We’ve been listening to Arnold Wesker’s play, Chicken Soup with Barley, as it’s Radio
3’s Sunday play. It’s put us in mind of chicken soup. This is from a cookbook I
picked up in a thrift store in the States, part of a series called The Southern Heritage.
1 large chicken(2kg) -or two small ones
3 ½ litres water
1 onion, quartered
1 stalk celery, halved
½ cup rice
2tbsp chopped parsley
2tsp salt
½ tsp pepper
500ml single cream
¼ cup flour
Apologies for the mix of cups and metric! Poach the chicken
in the water with the onion and celery for 3 hours, uncovered. This is easily
enough time for a game of Monopoly with the boy. How does he always manage to
win?
Remove the chicken, and when cool, get the boy to remove all
the flesh from the bones, discarding the skin and bones.
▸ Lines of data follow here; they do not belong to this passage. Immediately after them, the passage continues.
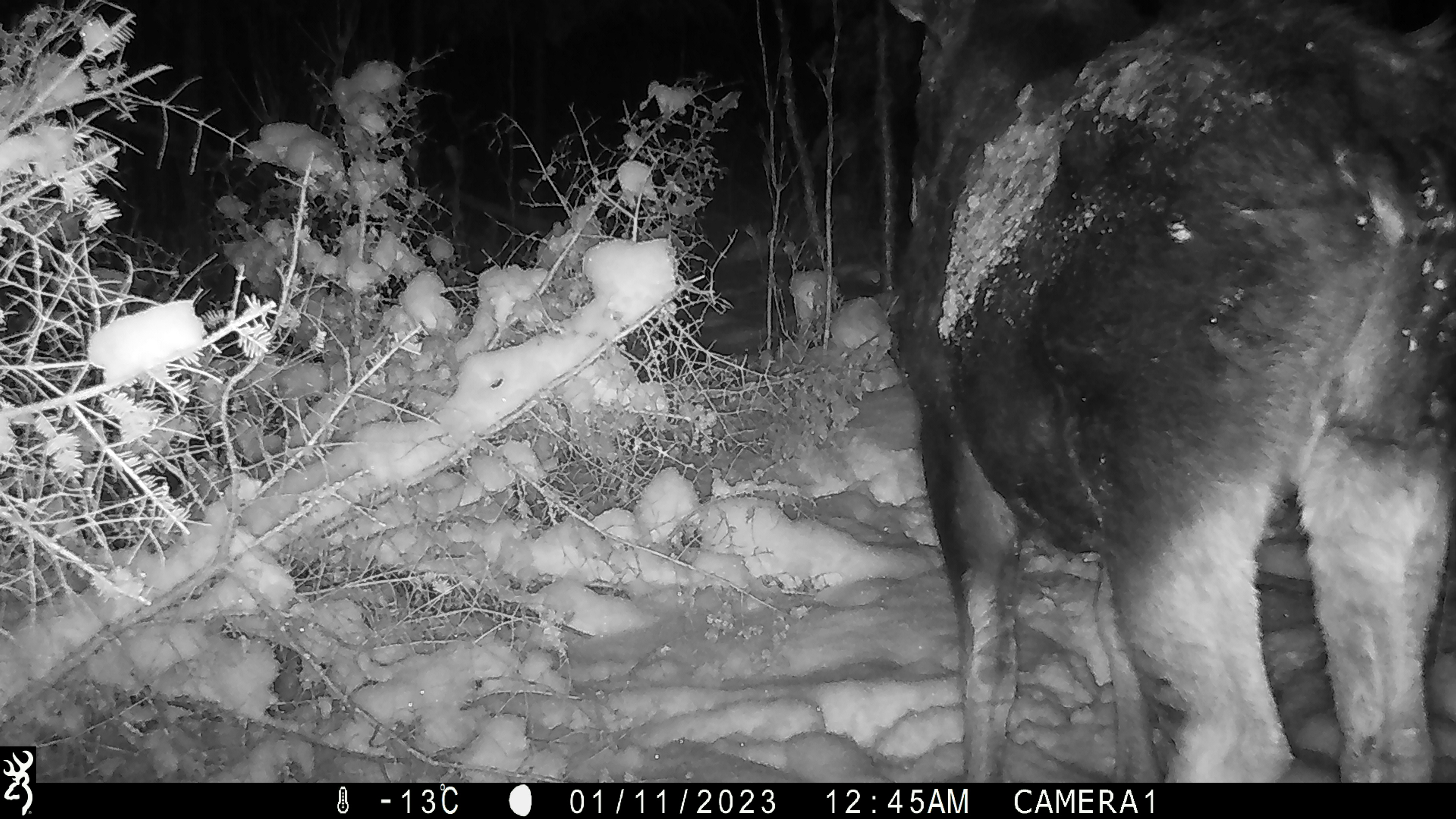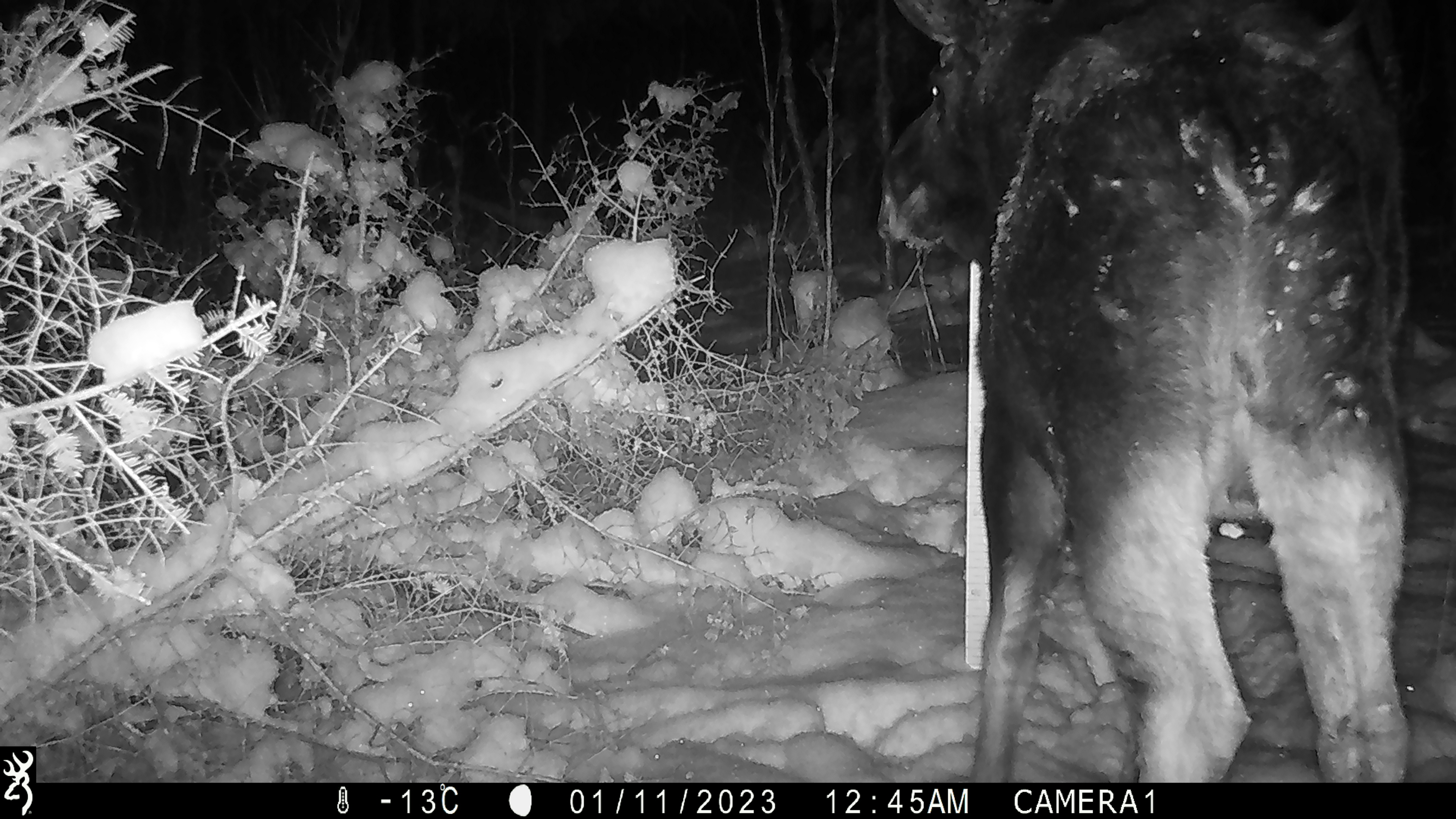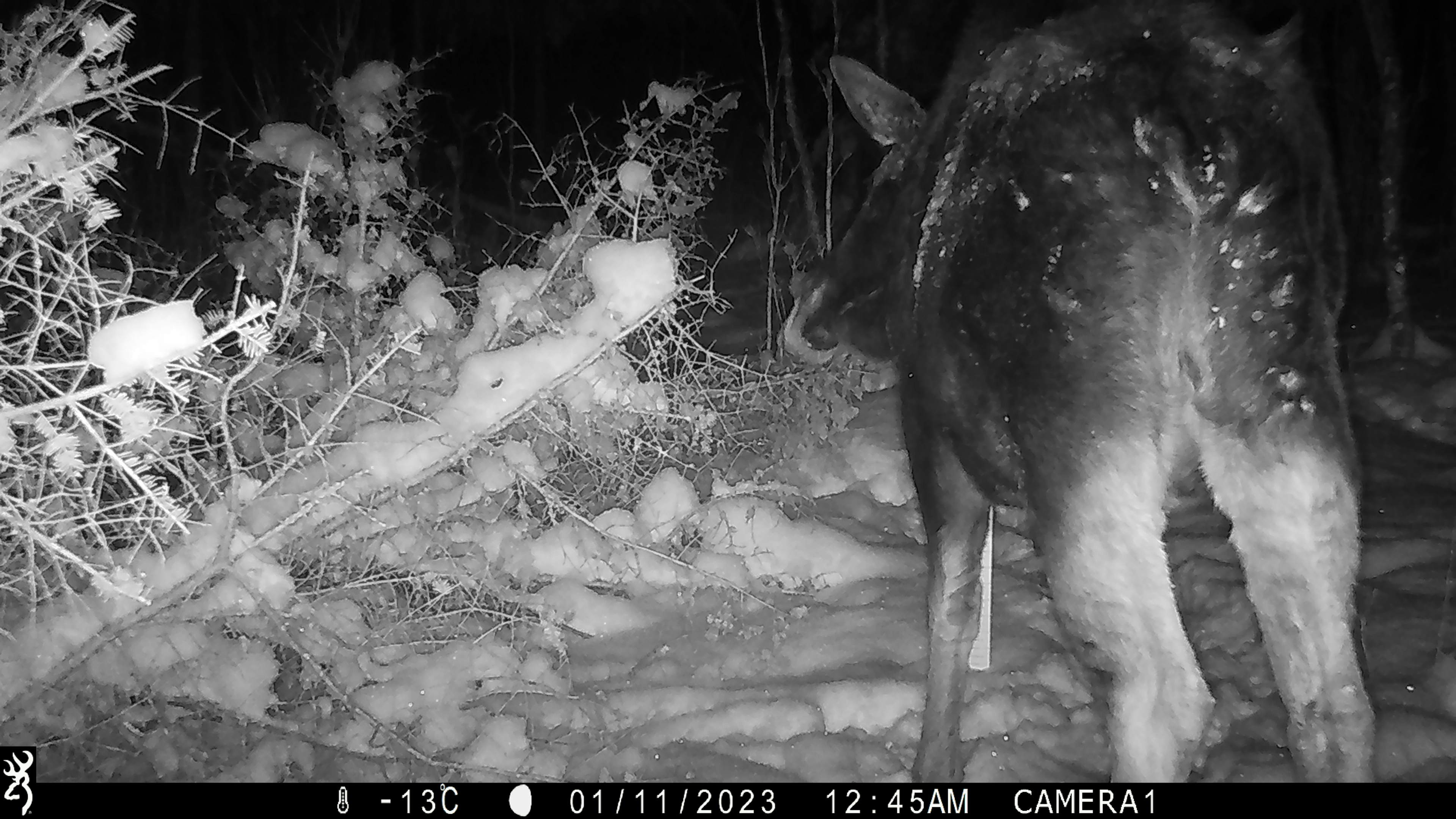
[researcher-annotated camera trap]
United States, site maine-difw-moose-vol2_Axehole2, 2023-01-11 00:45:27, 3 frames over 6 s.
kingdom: Animalia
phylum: Chordata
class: Mammalia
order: Artiodactyla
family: Cervidae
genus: Alces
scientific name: Alces alces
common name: moose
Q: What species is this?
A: Moose (Alces alces).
Save the dark meat for
his sandwiches tomorrow.
Reheat the stock and add the rice, salt and pepper and cook
for 20 mins, until the rice is tender.
Slowly add the cream to the flour and whisk well until there
are no lumps. Stir it into the broth and when it’s well mixed, add the torn up
chicken and stir it all through. Cook for 10 minutes. The boy loves this with garlic bread.